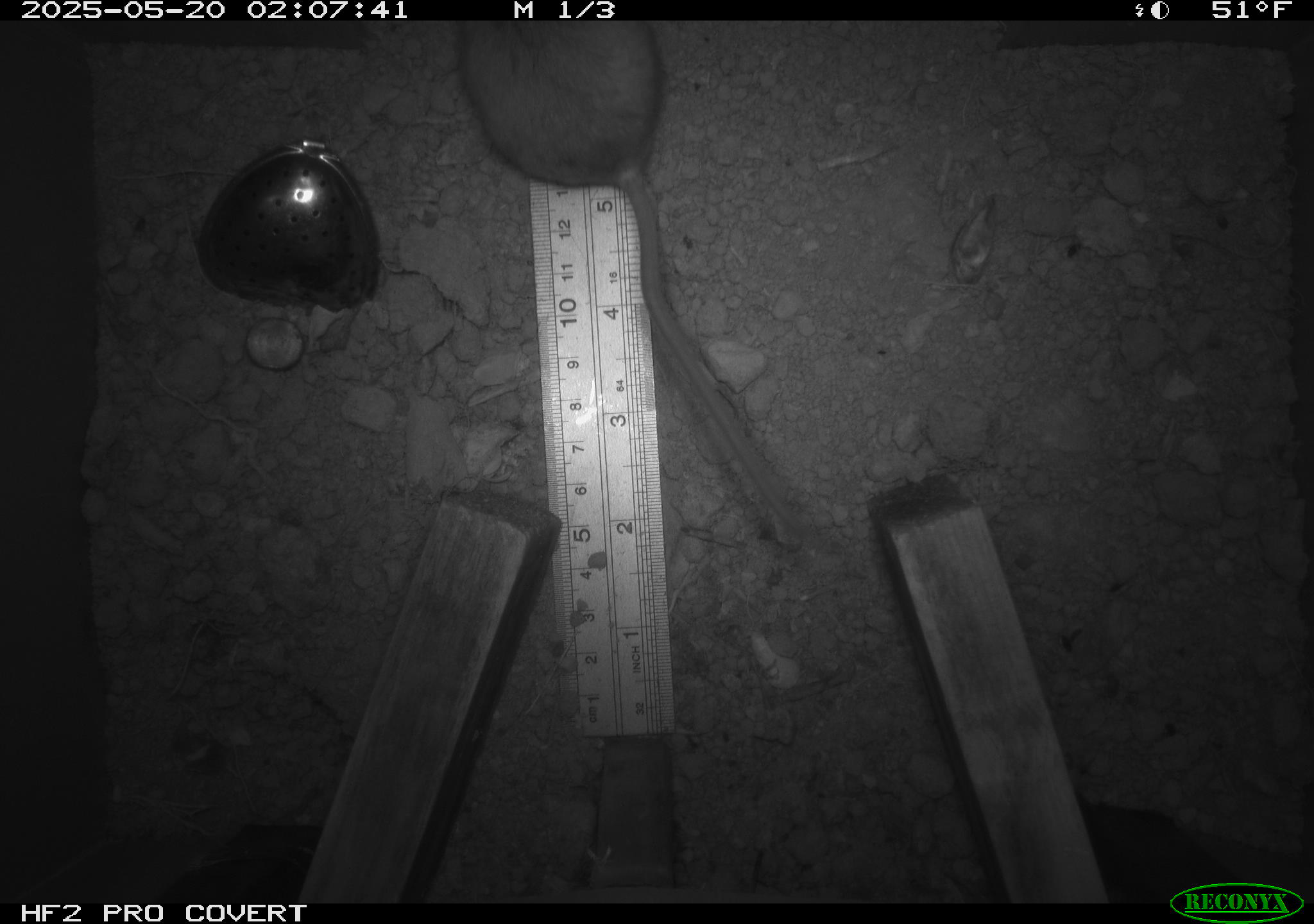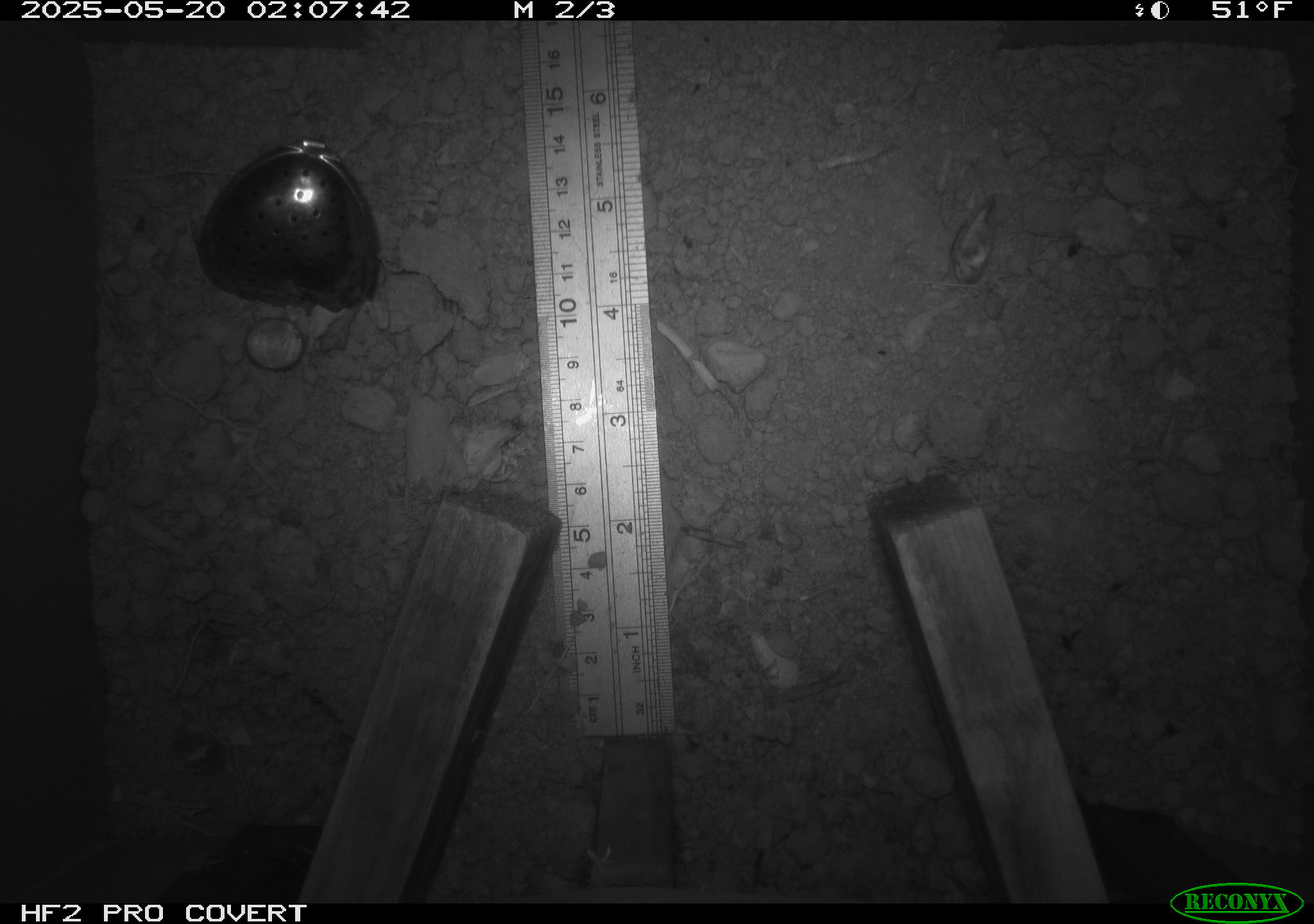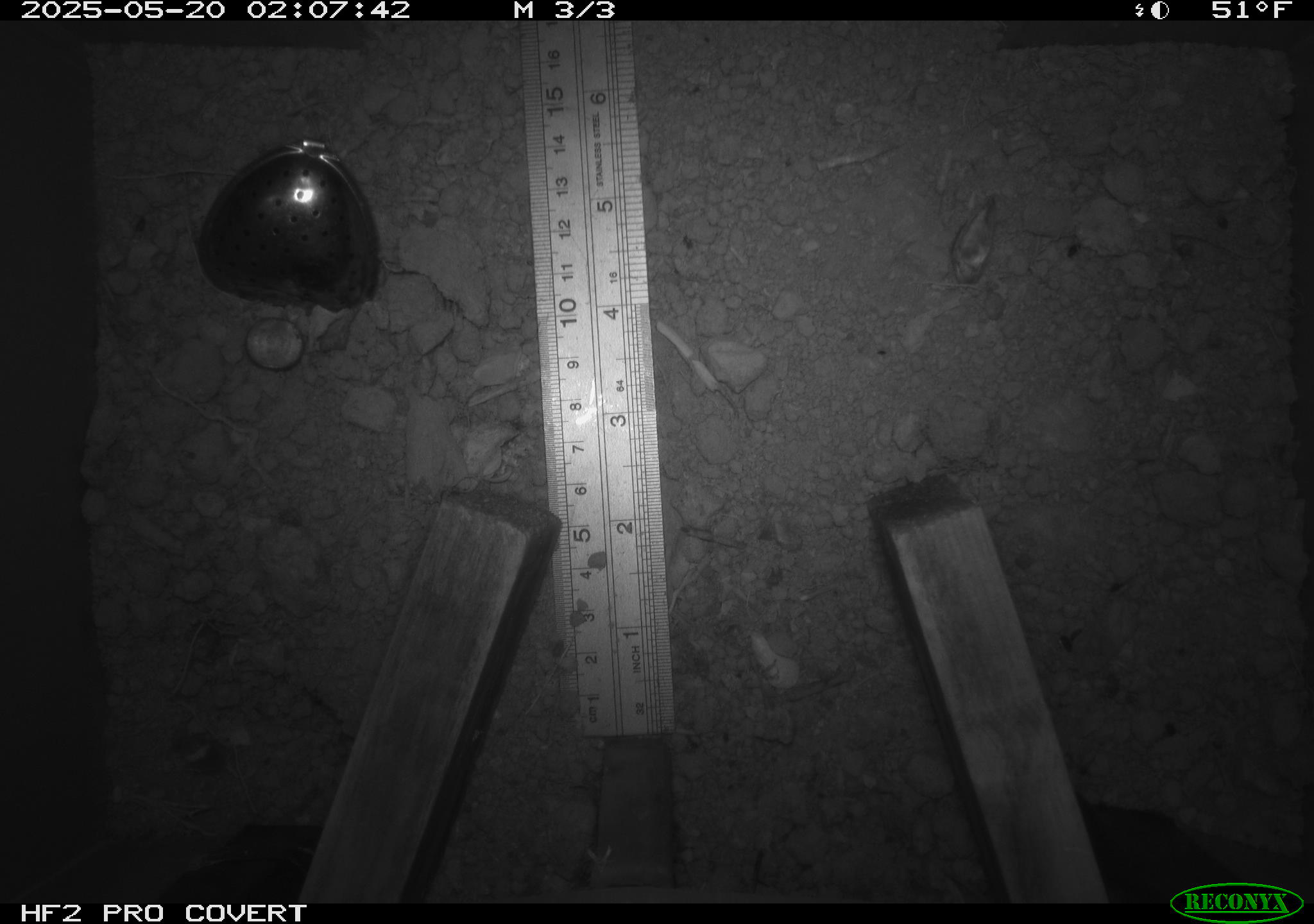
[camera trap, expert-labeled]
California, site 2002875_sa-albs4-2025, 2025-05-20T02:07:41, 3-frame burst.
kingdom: Animalia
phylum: Chordata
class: Mammalia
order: Rodentia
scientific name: Rodentia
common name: mouse species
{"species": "mouse species (Rodentia)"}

▶ WHAT TO DO:
Every line above should be transcribed exactly, though no image should be carried over.

▶ RESULT OF THE TASK:
[camera trap, expert-labeled]
California, site 2002875_sa-albs4-2025, 2025-05-20T02:07:41, 3-frame burst.
kingdom: Animalia
phylum: Chordata
class: Mammalia
order: Rodentia
scientific name: Rodentia
common name: mouse species
{"species": "mouse species (Rodentia)"}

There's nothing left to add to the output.